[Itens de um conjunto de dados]

* * * * *

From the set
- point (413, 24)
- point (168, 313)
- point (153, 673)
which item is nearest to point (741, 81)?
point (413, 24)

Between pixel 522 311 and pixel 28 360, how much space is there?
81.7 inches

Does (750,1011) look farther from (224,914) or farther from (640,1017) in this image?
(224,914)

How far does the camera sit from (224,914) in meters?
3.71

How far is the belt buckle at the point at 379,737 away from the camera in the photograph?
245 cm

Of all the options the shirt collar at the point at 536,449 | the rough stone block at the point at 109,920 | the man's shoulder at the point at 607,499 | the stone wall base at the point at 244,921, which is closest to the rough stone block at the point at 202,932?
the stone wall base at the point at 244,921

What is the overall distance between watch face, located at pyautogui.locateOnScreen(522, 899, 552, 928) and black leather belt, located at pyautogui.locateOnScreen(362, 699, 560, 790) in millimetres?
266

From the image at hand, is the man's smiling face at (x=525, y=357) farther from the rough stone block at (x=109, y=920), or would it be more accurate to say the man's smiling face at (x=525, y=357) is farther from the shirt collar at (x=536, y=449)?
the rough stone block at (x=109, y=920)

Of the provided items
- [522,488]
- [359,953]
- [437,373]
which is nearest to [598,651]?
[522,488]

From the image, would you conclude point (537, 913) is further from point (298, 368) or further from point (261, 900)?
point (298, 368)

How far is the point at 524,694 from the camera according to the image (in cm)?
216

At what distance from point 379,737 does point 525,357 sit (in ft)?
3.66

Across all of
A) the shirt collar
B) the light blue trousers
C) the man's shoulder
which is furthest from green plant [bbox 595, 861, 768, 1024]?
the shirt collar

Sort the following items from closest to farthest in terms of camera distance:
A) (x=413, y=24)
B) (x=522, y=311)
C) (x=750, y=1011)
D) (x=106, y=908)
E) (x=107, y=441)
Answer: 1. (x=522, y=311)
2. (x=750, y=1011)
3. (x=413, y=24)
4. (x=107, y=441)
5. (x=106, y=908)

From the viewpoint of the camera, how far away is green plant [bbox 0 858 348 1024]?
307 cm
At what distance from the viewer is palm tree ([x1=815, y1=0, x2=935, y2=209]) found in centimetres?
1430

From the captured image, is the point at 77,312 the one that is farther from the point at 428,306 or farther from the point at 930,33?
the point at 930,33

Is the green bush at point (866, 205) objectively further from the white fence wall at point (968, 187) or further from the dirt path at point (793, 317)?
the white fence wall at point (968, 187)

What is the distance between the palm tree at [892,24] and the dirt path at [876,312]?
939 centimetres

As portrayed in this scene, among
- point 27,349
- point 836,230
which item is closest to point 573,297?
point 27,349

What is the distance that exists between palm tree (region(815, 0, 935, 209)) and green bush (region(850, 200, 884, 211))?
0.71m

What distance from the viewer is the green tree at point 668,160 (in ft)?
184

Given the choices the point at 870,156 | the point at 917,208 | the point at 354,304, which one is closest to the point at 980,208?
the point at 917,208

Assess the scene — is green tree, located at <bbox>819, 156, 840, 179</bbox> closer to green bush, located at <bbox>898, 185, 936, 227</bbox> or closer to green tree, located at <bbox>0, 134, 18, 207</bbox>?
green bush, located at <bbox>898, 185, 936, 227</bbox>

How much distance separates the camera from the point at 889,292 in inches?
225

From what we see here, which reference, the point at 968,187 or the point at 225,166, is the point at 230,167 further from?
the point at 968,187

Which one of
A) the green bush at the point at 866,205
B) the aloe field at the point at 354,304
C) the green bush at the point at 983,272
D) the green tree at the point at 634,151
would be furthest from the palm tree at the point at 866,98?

* * * * *

OBJETIVO DECLARADO: Converta as linhas de todos os itens acima em uma lista numerada, omitindo as linhas em branco.

RESULTADO CORRETO:
1. From the set
2. - point (413, 24)
3. - point (168, 313)
4. - point (153, 673)
5. which item is nearest to point (741, 81)?
6. point (413, 24)
7. Between pixel 522 311 and pixel 28 360, how much space is there?
8. 81.7 inches
9. Does (750,1011) look farther from (224,914) or farther from (640,1017) in this image?
10. (224,914)
11. How far does the camera sit from (224,914) in meters?
12. 3.71
13. How far is the belt buckle at the point at 379,737 away from the camera in the photograph?
14. 245 cm
15. Of all the options the shirt collar at the point at 536,449 | the rough stone block at the point at 109,920 | the man's shoulder at the point at 607,499 | the stone wall base at the point at 244,921, which is closest to the rough stone block at the point at 202,932?
16. the stone wall base at the point at 244,921
17. What is the overall distance between watch face, located at pyautogui.locateOnScreen(522, 899, 552, 928) and black leather belt, located at pyautogui.locateOnScreen(362, 699, 560, 790) in millimetres?
18. 266
19. From the image at hand, is the man's smiling face at (x=525, y=357) farther from the rough stone block at (x=109, y=920), or would it be more accurate to say the man's smiling face at (x=525, y=357) is farther from the shirt collar at (x=536, y=449)?
20. the rough stone block at (x=109, y=920)
21. Of the provided items
22. - [522,488]
23. - [359,953]
24. - [437,373]
25. which is nearest to [598,651]?
26. [522,488]
27. From the image, would you conclude point (537, 913) is further from point (298, 368) or further from point (261, 900)?
28. point (298, 368)
29. How far is the point at 524,694 from the camera according to the image (in cm)?
30. 216
31. At what distance from point 379,737 does point 525,357 sit (in ft)?
32. 3.66
33. Across all of
34. A) the shirt collar
35. B) the light blue trousers
36. C) the man's shoulder
37. which is furthest from green plant [bbox 595, 861, 768, 1024]?
38. the shirt collar
39. Sort the following items from closest to farthest in terms of camera distance:
40. A) (x=413, y=24)
41. B) (x=522, y=311)
42. C) (x=750, y=1011)
43. D) (x=106, y=908)
44. E) (x=107, y=441)
45. Answer: 1. (x=522, y=311)
46. 2. (x=750, y=1011)
47. 3. (x=413, y=24)
48. 4. (x=107, y=441)
49. 5. (x=106, y=908)
50. From the viewpoint of the camera, how far away is green plant [bbox 0 858 348 1024]?
51. 307 cm
52. At what distance from the viewer is palm tree ([x1=815, y1=0, x2=935, y2=209]) found in centimetres?
53. 1430
54. From the captured image, is the point at 77,312 the one that is farther from the point at 428,306 or farther from the point at 930,33?
55. the point at 930,33
56. Is the green bush at point (866, 205) objectively further from the white fence wall at point (968, 187) or further from the dirt path at point (793, 317)?
57. the white fence wall at point (968, 187)
58. What is the distance between the palm tree at [892,24] and the dirt path at [876,312]?
59. 939 centimetres
60. As portrayed in this scene, among
61. - point 27,349
62. - point 836,230
63. which item is closest to point 573,297?
64. point 27,349
65. What is the distance that exists between palm tree (region(815, 0, 935, 209)) and green bush (region(850, 200, 884, 211))?
66. 0.71m
67. What distance from the viewer is the green tree at point 668,160 (in ft)?
68. 184
69. Given the choices the point at 870,156 | the point at 917,208 | the point at 354,304, which one is closest to the point at 980,208?
70. the point at 917,208
71. Assess the scene — is green tree, located at <bbox>819, 156, 840, 179</bbox> closer to green bush, located at <bbox>898, 185, 936, 227</bbox> or closer to green tree, located at <bbox>0, 134, 18, 207</bbox>?
72. green bush, located at <bbox>898, 185, 936, 227</bbox>
73. How much distance separates the camera from the point at 889,292 in inches?
74. 225
75. From what we see here, which reference, the point at 968,187 or the point at 225,166, is the point at 230,167 further from?
76. the point at 968,187
77. Which one of
78. A) the green bush at the point at 866,205
79. B) the aloe field at the point at 354,304
80. C) the green bush at the point at 983,272
81. D) the green tree at the point at 634,151
82. would be furthest from the palm tree at the point at 866,98?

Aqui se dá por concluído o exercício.